As the rising generations of employees seek greater work-life integration, companies and organizations are also making remote and hybrid working options more viable. Many workplaces are embracing the versatility and productivity that remote work offers by allowing flexible work schedules and more freedom to work from home occasionally or full-time.

#3 Rise in Workplace Conflict Related to Hybrid and Remote Work

As noted, with an increased desire by employees to work remotely, many organizations and agencies have responded by creating new hybrid work policies. Yet this shift presents its own set of challenges. As employers determine exactly what “remote” or “hybrid” looks like for their organization, tensions can arise internally around what telework policies can and should be, how to effectively manage and assess work performance, and how to implement new policies effectively.

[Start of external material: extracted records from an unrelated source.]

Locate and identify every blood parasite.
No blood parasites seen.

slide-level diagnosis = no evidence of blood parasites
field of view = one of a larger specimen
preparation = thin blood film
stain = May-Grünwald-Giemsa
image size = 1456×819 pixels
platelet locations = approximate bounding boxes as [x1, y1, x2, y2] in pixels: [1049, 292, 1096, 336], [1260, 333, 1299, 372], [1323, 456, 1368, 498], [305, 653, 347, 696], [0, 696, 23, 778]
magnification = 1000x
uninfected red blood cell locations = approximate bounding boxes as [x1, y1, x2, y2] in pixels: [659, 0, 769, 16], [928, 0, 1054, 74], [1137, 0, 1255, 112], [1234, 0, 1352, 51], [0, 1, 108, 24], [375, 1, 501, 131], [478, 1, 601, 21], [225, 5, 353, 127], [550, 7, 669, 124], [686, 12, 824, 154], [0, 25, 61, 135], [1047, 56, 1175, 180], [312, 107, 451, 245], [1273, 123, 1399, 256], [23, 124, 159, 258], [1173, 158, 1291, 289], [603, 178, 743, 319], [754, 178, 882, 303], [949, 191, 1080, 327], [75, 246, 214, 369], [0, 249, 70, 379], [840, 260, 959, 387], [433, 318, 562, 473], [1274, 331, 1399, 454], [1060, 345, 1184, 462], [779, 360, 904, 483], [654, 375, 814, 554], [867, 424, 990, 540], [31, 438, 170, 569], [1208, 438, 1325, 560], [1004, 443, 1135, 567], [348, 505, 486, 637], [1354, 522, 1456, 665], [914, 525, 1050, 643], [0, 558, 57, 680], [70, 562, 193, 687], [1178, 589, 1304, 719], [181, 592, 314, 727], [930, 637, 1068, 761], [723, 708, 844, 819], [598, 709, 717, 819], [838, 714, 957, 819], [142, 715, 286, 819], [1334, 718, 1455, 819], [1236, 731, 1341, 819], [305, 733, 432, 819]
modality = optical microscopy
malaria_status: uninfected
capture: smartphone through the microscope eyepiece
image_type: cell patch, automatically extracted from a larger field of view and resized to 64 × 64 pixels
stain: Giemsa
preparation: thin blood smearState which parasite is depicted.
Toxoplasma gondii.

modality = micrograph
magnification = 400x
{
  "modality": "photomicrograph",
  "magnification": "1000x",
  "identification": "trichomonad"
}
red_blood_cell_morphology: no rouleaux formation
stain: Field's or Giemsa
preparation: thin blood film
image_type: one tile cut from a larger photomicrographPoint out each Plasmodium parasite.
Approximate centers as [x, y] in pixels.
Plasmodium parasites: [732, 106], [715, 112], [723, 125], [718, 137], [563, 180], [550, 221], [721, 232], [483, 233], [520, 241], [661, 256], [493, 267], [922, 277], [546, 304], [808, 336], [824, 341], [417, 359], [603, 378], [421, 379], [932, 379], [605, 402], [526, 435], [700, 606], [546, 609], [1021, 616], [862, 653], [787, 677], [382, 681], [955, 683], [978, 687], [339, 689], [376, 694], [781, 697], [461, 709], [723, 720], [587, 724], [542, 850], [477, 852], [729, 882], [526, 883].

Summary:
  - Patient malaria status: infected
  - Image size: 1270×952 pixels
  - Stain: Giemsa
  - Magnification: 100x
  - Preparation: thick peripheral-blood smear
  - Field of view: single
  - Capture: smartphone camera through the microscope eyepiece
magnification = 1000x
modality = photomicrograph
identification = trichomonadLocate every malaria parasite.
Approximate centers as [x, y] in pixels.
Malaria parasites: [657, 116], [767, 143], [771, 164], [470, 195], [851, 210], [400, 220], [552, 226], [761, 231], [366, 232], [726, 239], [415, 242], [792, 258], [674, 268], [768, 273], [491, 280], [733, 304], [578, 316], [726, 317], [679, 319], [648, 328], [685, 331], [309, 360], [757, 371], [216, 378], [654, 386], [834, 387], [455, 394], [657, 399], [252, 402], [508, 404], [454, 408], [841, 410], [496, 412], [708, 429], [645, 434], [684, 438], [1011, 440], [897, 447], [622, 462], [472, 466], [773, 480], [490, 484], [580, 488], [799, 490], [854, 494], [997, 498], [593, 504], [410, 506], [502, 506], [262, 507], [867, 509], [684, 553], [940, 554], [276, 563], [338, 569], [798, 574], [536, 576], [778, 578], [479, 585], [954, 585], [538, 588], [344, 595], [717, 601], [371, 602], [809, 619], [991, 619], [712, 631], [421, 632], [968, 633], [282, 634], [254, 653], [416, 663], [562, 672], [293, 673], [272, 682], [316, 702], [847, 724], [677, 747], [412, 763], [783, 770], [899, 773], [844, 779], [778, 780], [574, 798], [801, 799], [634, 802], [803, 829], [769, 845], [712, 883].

Additionally, without planning and intentionality, connectedness and trust among team members can be lost in hybrid or remote environments. With fewer organic opportunities for virtual teams to communicate and build relationships directly, communication can suffer and lead to increased conflict. As flexible schedules and work-from-home options become commonplace, organizations must be intentional in establishing shared expectations, strong communications, and innovative teambuilding.

#4 Increased Focus on Diversity, Equity, and Inclusion (DEI)

Advancing DEI and repairing systemic inequities remains an ongoing challenge, with 2023 seeing both successes and setbacks. Many organizations and agencies across the country remain committed to the call for cultivating safety, belonging, and fair treatment among all employees, yet there is still a large gap between good intentions and real impact.

One helpful starting place we have seen in companies is focusing more on data-driven decision-making. Foundational data that assesses organizational climate and employee perspectives on DEI in their workplace provides concrete feedback to build relevant, actionable strategies to address root issues. DEI training is another commonly sought tool as organizations aim to equip their managers and employees with practical ways to help create an equitable and inclusive work environment. However, training is not effective unless paired with data to measure short- and long-term impact as well as follow-up mechanisms to track whether employees implement what they learn in training. We also consistently hear requests from employees for more opportunities for dialogue and brave spaces for DEI issues to be openly discussed and engaged at all organizational levels.

Looking Ahead

As we look ahead to 2024, one commonality among all these changes is that engagement matters. Human elements – how people interact and engage with each other and their work – are crucial determinants of organizational effectiveness. Investing in meaningful engagement, such as shared formation of values and goals in teams, tailored and transparent communication channels, brave spaces for DEI-related dialogue, and creative initiatives for all employees, will cultivate stronger teams and workplaces in the year ahead.